Percy’s father and grandfather both ended their lives in suicide. The writer who is, arguably, best considered to be Percy’s literary heir, John Kennedy Toole, was dead by his own hand before Percy ever read the manuscript of his then-unpublished genius comedy, Confederacy of Dunces.
Percy’s writings are filled with a sense of melancholy, a melancholy that critics often tie together with his so-called “existentialist” themes.
But, twenty years ago, Percy went to be with his Lord, as a Christian bearing the ravages of sickness—not as a suicide statistic. Why?
Others have sought to argue that the difference for Walker Percy was medical or sociological or even historical (he didn’t bear as directly the regional loss of honor that came with the South’s defeat in the Civil War or the global loss of innocence that came with World War I). These probably all—in God’s providence—played a role, but more significant, I think, is Percy’s Christian appropriation of the interplay between life and death, hope and despair.
“Death makes honest men of all of us,” says a character in one of Percy’s novels. “It makes people happy to tell the truth after a lifetime of lying.”
Perhaps it was Percy’s lifetime exposure to death—as a childhood victim of suicide and as a doctor trained to serve bodies in progressive bondage to decay—that enabled the writer to speak honestly about the cultural and spiritual suicide all around us.

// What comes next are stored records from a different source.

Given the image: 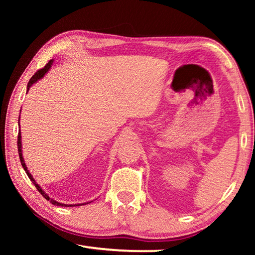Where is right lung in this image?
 Returning <instances> with one entry per match:
<instances>
[{
	"mask_svg": "<svg viewBox=\"0 0 255 255\" xmlns=\"http://www.w3.org/2000/svg\"><path fill=\"white\" fill-rule=\"evenodd\" d=\"M53 62L54 60L53 59H50L49 62H48V64H47V65L44 67V68H41V70H39L38 71L36 74H34L31 79H30V81H29V83H28V86H27V93H28V91H29V89L31 88L32 86V84H34L36 83V82H38L39 81L40 79H42V77L45 76V74L47 72H48L49 70H50V67H51V65H53ZM19 122H20V117H19ZM19 125H20V123H19ZM18 150H19V157H20V162H21V165L23 166V170L25 171V173H27V175L29 176V179L32 181V183L36 185V188H37V190L38 191H39L42 196H44V198H46L47 200H49L51 204L53 205H55V206H62V207H76V206H81V205H86V204H77V205H67V204H60V202H58V201H56V200H54V199H51V198L47 195V193L44 191V190L41 189V187L39 184H37V182H36V180H34L33 178H32V175H31V173H30L29 172V170H28V167H27V165H25V163H24V159H23V156H22V143H21V131L19 130V135H18ZM90 204V202H89Z\"/></svg>",
	"mask_w": 255,
	"mask_h": 255,
	"instance_id": "1",
	"label": "right lung"
}]
</instances>
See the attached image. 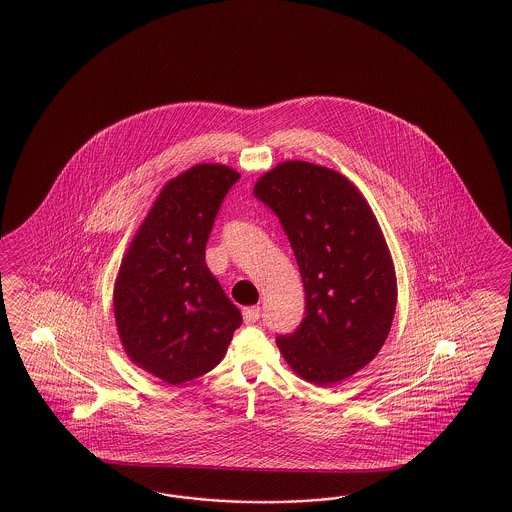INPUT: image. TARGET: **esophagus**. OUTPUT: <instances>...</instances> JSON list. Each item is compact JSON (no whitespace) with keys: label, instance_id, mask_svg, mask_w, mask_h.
<instances>
[{"label":"esophagus","instance_id":"1","mask_svg":"<svg viewBox=\"0 0 512 512\" xmlns=\"http://www.w3.org/2000/svg\"><path fill=\"white\" fill-rule=\"evenodd\" d=\"M242 315H244V321L251 325V323H257L259 319H261V308L259 306H251V308H244L242 311Z\"/></svg>","mask_w":512,"mask_h":512}]
</instances>
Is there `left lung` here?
<instances>
[{"mask_svg":"<svg viewBox=\"0 0 512 512\" xmlns=\"http://www.w3.org/2000/svg\"><path fill=\"white\" fill-rule=\"evenodd\" d=\"M295 253L306 317L276 338L302 379L330 387L372 362L396 311V274L372 208L345 176L285 161L253 187Z\"/></svg>","mask_w":512,"mask_h":512,"instance_id":"left-lung-1","label":"left lung"}]
</instances>
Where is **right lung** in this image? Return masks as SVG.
<instances>
[{"mask_svg":"<svg viewBox=\"0 0 512 512\" xmlns=\"http://www.w3.org/2000/svg\"><path fill=\"white\" fill-rule=\"evenodd\" d=\"M240 174L197 165L171 180L120 266L114 313L129 358L180 385L216 368L242 313L206 266L217 212Z\"/></svg>","mask_w":512,"mask_h":512,"instance_id":"1","label":"right lung"}]
</instances>
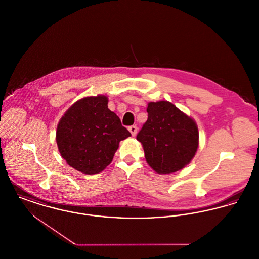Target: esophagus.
Returning <instances> with one entry per match:
<instances>
[{
    "mask_svg": "<svg viewBox=\"0 0 259 259\" xmlns=\"http://www.w3.org/2000/svg\"><path fill=\"white\" fill-rule=\"evenodd\" d=\"M128 129H129V131H130V133H131V135H132V136H136L138 131L137 126L133 125V126H130Z\"/></svg>",
    "mask_w": 259,
    "mask_h": 259,
    "instance_id": "34e87169",
    "label": "esophagus"
}]
</instances>
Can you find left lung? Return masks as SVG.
<instances>
[{"mask_svg": "<svg viewBox=\"0 0 259 259\" xmlns=\"http://www.w3.org/2000/svg\"><path fill=\"white\" fill-rule=\"evenodd\" d=\"M148 120L138 133L148 164L158 174L181 170L194 158L198 129L193 118L167 101L148 104Z\"/></svg>", "mask_w": 259, "mask_h": 259, "instance_id": "1", "label": "left lung"}]
</instances>
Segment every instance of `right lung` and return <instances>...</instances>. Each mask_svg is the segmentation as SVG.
I'll list each match as a JSON object with an SVG mask.
<instances>
[{"label":"right lung","mask_w":259,"mask_h":259,"mask_svg":"<svg viewBox=\"0 0 259 259\" xmlns=\"http://www.w3.org/2000/svg\"><path fill=\"white\" fill-rule=\"evenodd\" d=\"M107 102L104 95L83 98L58 124L56 141L61 156L84 174L102 172L112 161L119 142L131 136Z\"/></svg>","instance_id":"add662e5"}]
</instances>
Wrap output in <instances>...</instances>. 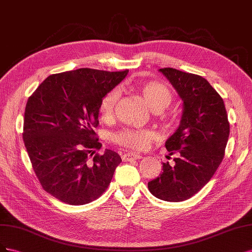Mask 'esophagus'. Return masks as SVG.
<instances>
[{
  "instance_id": "obj_1",
  "label": "esophagus",
  "mask_w": 252,
  "mask_h": 252,
  "mask_svg": "<svg viewBox=\"0 0 252 252\" xmlns=\"http://www.w3.org/2000/svg\"><path fill=\"white\" fill-rule=\"evenodd\" d=\"M141 158H142V156L137 155V154H133V153H126V154H125V155H123L124 161H134V160H138Z\"/></svg>"
}]
</instances>
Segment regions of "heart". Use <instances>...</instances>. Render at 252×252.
Masks as SVG:
<instances>
[{"mask_svg":"<svg viewBox=\"0 0 252 252\" xmlns=\"http://www.w3.org/2000/svg\"><path fill=\"white\" fill-rule=\"evenodd\" d=\"M136 87L153 111H161L172 100L169 89L162 83L151 80L139 83ZM118 98L119 91L117 89L111 90L103 96L98 108L102 119L108 120L113 117ZM154 138L155 134L149 129L126 128L114 135V141L129 150L143 151L149 147Z\"/></svg>","mask_w":252,"mask_h":252,"instance_id":"obj_1","label":"heart"}]
</instances>
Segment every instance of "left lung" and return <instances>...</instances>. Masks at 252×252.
<instances>
[{
  "label": "left lung",
  "mask_w": 252,
  "mask_h": 252,
  "mask_svg": "<svg viewBox=\"0 0 252 252\" xmlns=\"http://www.w3.org/2000/svg\"><path fill=\"white\" fill-rule=\"evenodd\" d=\"M182 99L180 125L165 141L175 165L148 183L156 198L180 202L191 198L212 179L223 160L229 123L222 97L205 78L173 68L159 69Z\"/></svg>",
  "instance_id": "obj_1"
}]
</instances>
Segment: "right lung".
<instances>
[{
	"label": "right lung",
	"mask_w": 252,
	"mask_h": 252,
	"mask_svg": "<svg viewBox=\"0 0 252 252\" xmlns=\"http://www.w3.org/2000/svg\"><path fill=\"white\" fill-rule=\"evenodd\" d=\"M80 68L48 76L27 101L23 139L42 188L70 205H84L107 189L121 158L101 148L94 132L99 103L127 75Z\"/></svg>",
	"instance_id": "add662e5"
}]
</instances>
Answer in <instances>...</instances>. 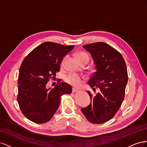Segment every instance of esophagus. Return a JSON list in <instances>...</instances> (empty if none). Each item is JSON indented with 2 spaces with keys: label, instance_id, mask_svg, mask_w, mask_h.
Here are the masks:
<instances>
[{
  "label": "esophagus",
  "instance_id": "obj_1",
  "mask_svg": "<svg viewBox=\"0 0 147 147\" xmlns=\"http://www.w3.org/2000/svg\"><path fill=\"white\" fill-rule=\"evenodd\" d=\"M77 91H78L77 89L75 88H72V92H77Z\"/></svg>",
  "mask_w": 147,
  "mask_h": 147
}]
</instances>
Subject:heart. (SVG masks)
Here are the masks:
<instances>
[{
	"label": "heart",
	"mask_w": 147,
	"mask_h": 147,
	"mask_svg": "<svg viewBox=\"0 0 147 147\" xmlns=\"http://www.w3.org/2000/svg\"><path fill=\"white\" fill-rule=\"evenodd\" d=\"M76 57L79 63H80V62L83 61H86L88 62L89 59H90L88 55L84 52L77 53L76 55ZM65 60H66V57H65L63 59V61H62V63H61L62 66L64 65ZM65 81L67 83L71 84V85L75 87H78L79 86H80V84L83 82V80H82V78L80 77L78 75L69 74L67 75V76L65 77Z\"/></svg>",
	"instance_id": "b5f03b06"
}]
</instances>
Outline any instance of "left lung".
<instances>
[{
	"mask_svg": "<svg viewBox=\"0 0 147 147\" xmlns=\"http://www.w3.org/2000/svg\"><path fill=\"white\" fill-rule=\"evenodd\" d=\"M83 48L91 53L96 68L88 83L93 91L96 87L100 91L94 96L88 91L91 101L82 112L90 122L102 124L112 119L122 104L128 80L127 67L121 53L107 43L96 42Z\"/></svg>",
	"mask_w": 147,
	"mask_h": 147,
	"instance_id": "left-lung-1",
	"label": "left lung"
}]
</instances>
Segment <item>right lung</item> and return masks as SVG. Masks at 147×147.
<instances>
[{
    "instance_id": "right-lung-1",
    "label": "right lung",
    "mask_w": 147,
    "mask_h": 147,
    "mask_svg": "<svg viewBox=\"0 0 147 147\" xmlns=\"http://www.w3.org/2000/svg\"><path fill=\"white\" fill-rule=\"evenodd\" d=\"M74 48L46 42L24 59L19 70L17 100L30 121L39 124L50 121L59 107L61 96L72 92V87L65 82L57 84L52 90L47 88V84L59 72L63 57Z\"/></svg>"
}]
</instances>
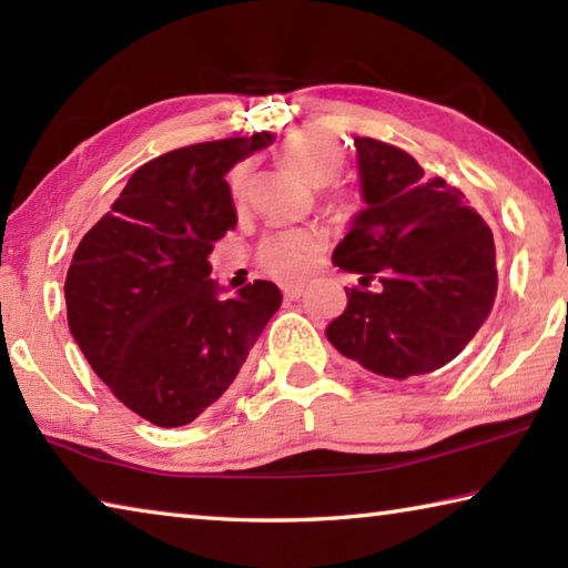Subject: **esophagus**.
Instances as JSON below:
<instances>
[{"label": "esophagus", "instance_id": "obj_1", "mask_svg": "<svg viewBox=\"0 0 568 568\" xmlns=\"http://www.w3.org/2000/svg\"><path fill=\"white\" fill-rule=\"evenodd\" d=\"M301 293H303L301 283H285L283 285V295L287 297V301H295V297H301Z\"/></svg>", "mask_w": 568, "mask_h": 568}]
</instances>
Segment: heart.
Instances as JSON below:
<instances>
[{
	"mask_svg": "<svg viewBox=\"0 0 568 568\" xmlns=\"http://www.w3.org/2000/svg\"><path fill=\"white\" fill-rule=\"evenodd\" d=\"M277 155L283 158L287 168H293L305 182L321 187V200L328 213L345 215L351 210V192L345 190L335 175H338L345 160L341 142L333 134L318 130H295L277 142ZM247 165L240 162L230 170L227 182L233 195L245 190ZM321 247V237L315 230L295 227V230H277V233L265 235L257 245V263H261L267 275L277 281L293 283L301 281L311 267L313 253Z\"/></svg>",
	"mask_w": 568,
	"mask_h": 568,
	"instance_id": "1",
	"label": "heart"
}]
</instances>
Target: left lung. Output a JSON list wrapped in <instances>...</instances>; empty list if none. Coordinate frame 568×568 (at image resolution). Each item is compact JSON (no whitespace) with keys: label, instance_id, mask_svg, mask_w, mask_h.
<instances>
[{"label":"left lung","instance_id":"obj_1","mask_svg":"<svg viewBox=\"0 0 568 568\" xmlns=\"http://www.w3.org/2000/svg\"><path fill=\"white\" fill-rule=\"evenodd\" d=\"M355 150L368 207L333 265L358 273L361 285L345 287L348 307L325 335L378 376H420L454 361L491 313L494 233L464 192L423 178L406 150L373 138H355Z\"/></svg>","mask_w":568,"mask_h":568}]
</instances>
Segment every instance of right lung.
<instances>
[{
	"label": "right lung",
	"mask_w": 568,
	"mask_h": 568,
	"mask_svg": "<svg viewBox=\"0 0 568 568\" xmlns=\"http://www.w3.org/2000/svg\"><path fill=\"white\" fill-rule=\"evenodd\" d=\"M271 142L255 132L150 160L74 250L64 281L74 341L114 398L155 426L213 406L281 307L267 281L220 297L207 261L237 223L227 170Z\"/></svg>",
	"instance_id": "right-lung-1"
}]
</instances>
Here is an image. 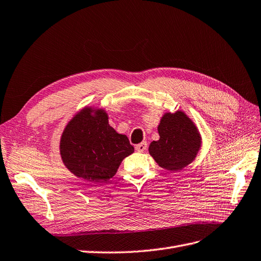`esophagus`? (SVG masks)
<instances>
[{"instance_id":"esophagus-1","label":"esophagus","mask_w":261,"mask_h":261,"mask_svg":"<svg viewBox=\"0 0 261 261\" xmlns=\"http://www.w3.org/2000/svg\"><path fill=\"white\" fill-rule=\"evenodd\" d=\"M135 149H136V151H138V152H144L145 150L147 149V143H140V144L136 145Z\"/></svg>"}]
</instances>
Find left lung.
Wrapping results in <instances>:
<instances>
[{
    "instance_id": "left-lung-1",
    "label": "left lung",
    "mask_w": 261,
    "mask_h": 261,
    "mask_svg": "<svg viewBox=\"0 0 261 261\" xmlns=\"http://www.w3.org/2000/svg\"><path fill=\"white\" fill-rule=\"evenodd\" d=\"M158 132L160 139L150 144L149 153L161 168L174 172L193 162L201 138L195 124L184 112L165 113Z\"/></svg>"
}]
</instances>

Much of what we see around us today Walker Percy already wrote about, because he saw them coming from his little room in Covington, Louisiana, long before they arrived. Current debates over embryonic stem cell research, human cloning, and the attempt to bio-chemically alter human nature through medicines designed to numb sadness and to deaden guilt, they’re all there in Percy’s fiction. Thanatos Syndrome-like scientists are still feverishly at work in the search for a chemically-accessible Eden. Environmental degradation, political polarization, it’s all there in Percy.
And yet, Percy’s apocalyptic writing, whether fiction or non-fiction, sounds so much different than the faux-apocalypticism of so much contemporary Christian “culture war” rhetoric. It’s direct, yes, about human sin and human guilt. He wasn’t writing to raise money from those who would love to have a “your future is bright” imprimatur for the way things are.
But there’s a hopefulness there. Part of that is because Percy was writing for the human conscience, not to raise direct-mail money from the outraged.
But, more than that, I think Percy’s distinctiveness is partly because he always saw himself as a statistic that didn’t happen. Percy didn’t regard himself, like the praying Pharisee in Jesus’ story, as “above” the temptations he saw destroying his neighbors, and even his most loved ones. Percy walked, and wrote, as one who had received grace.
Perhaps it is appropriate for those who loved his life and work to thank God for giving us such a quirky prophet. Perhaps this month, twenty years after his death, would be a good time for those of us who have been shaped by Percy’s writings to give a copy of one of his books to a younger Christian. By my lights, The Moviegoer is the best of Percy’s fiction, and Signposts in a Strange Land is the best collection of his essays. The collection of letters between Percy and his best friend, the unbelieving but brilliant historian Shelby Foote, is also a good place to start to understand Percy the man.
Read some Percy. Then thank God for the good doctor’s reminder to us that even when there is a wasteland everywhere around us, there is love in the ruins still.